Published on September 12th, 2011 | by G. Bargas, Managing Editor
Star Fox 64 3D Review
Release Date: September 9th, 2011
Platform: Nintendo 3DS
Price: SRP USD 39.99
Developer: Nintendo (Co-developed by Q-Games)
I was 11-years old when Star Fox 64 first release on the Nintendo 64 gaming console. It was also the first time that the rumble-pak would be introduced to the gaming world and the animations in the game were something to gawk at. Fast forward 14 years later, and a controller with “rumble” capabilities is standard on just about every gaming console and we are still admiring the flight of one fighting fox in outer space.
For those who have never played the title before, the original bundle which I picked up for $20 can be seen here on the right, Star Fox is the story of an outerspace battle in the Lylat system. Fox McCloud is hired to save it from the evil hands of Andross. The story continues on after losing his father, James McCloud, who was double crossed by a few members of his former team. The evil Andross–a malevolent cybernetic ape–is looking to rule the galaxy by the use of force and pollution.
This diabolical ape is the brains behind various ships and gizmos that are looking to end Peppy, Slippy, and Falco’s partnership with Star Fox, thus eliminating the only opposition in Andross’ plan to reign over the stars.

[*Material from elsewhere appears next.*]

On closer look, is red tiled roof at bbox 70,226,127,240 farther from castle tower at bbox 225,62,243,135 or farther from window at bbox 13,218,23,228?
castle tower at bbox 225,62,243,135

Most of the battle of the game is done in the air, but there are various other pathways to uncover during the games story mode. Blast the right door, kill the right enemies, or fly the unbeaten path in order to discover different routes to the final showdown.
These routes also uncover different vehicles. The Landmaster is a specialized tank that is able to hover and roll on the battlefield. The tank can charge its laser blaster and sway in and out the line of fire.
The other vehicle is made for the deep sea. The Blue-Marine hosts unlimited missiles and a swift firing, yet powerful blaster. The laser cannon on this ride does not have the ability to charge, but the cannon is powerful enough to defeat even the biggest of enemies.
This is just one of the ways in which Star Fox 64 stood out when it was originally released, but also in the later years in this remake. Some of the other areas where the previous title shined through the polygons were in the graphics department. This is also the case on this 3D remake.
The first time we set wing to the sky in ‘Corneria’, we already see the upgrades set in place. The glistening water and remade scenery look outstanding on the Nintendo 3DS. At a younger age, the weather effects and other aesthetics were not something that would have caught my attention. Now, things like the snow on ‘Fichina’ and the gleaming frozen lakes are elements that the console brings to life.
Other noticeable differences are in the controls. The controller in general has come a long way from a simple directional pad and some buttons. This was the similar case when the Nintendo 64 controller rolled on to the scene with its three pronged bottom and analog joystick. While the handheld 3DS console doesn’t host a joystick, the gyro and swivel-pad controls give players great mobility. Also, the touch screen is a guide for Arwing directional control (inverting the Up/Down) and for receiving supplies via ROB 64, Fox’s robotic guidance system. They did however suffer at times from the 3D viewing area on screen.
Something else that gets a fresh breath of life is the multiplayer that was introduced. In the N64 version, players saw the split screen action come to life with four players. This is still the same, except the elements of download and play have been put to use.
While it was great playing the title at E3 2011, it was a wonder as to whether the Wi-Fi ability was going to be introduced. The title left us with a download and play only version, which is rather disappointing as it is actually really fun to play. The introduction of having the face of your opponent on screen during battle was unique, but I found myself not really looking at it until the end of each match. The other elements were fun to play and would have been great taking on others over a wireless connection.
For new players, Star Fox 64 3D is genuine experience and opportunity to get to know one of the most notable heroes of the universe. How could you turn that down? Fans of the original Star Fox 64 will find that the game has carried over all of the elements of the previous title and complemented them with gyro controls and an upgrade in the graphics department.
All of the former elements of finding new paths are still the same (trust me, I had to pause the game and hit the internet to refresh my memory) and there is plenty of content rewards to get from acing a level. One of the good things about the Nintendo 3DS is that you can browse the internet while playing, which worked out well here. It should be an easy choice for anyone who played the original, or new Nintendo 3DS owners who are just getting to know this red fox. Even though the multiplayer hosts up to four players on one card locally, an online mode could have very well made this title near perfect revisit to the Lylat system.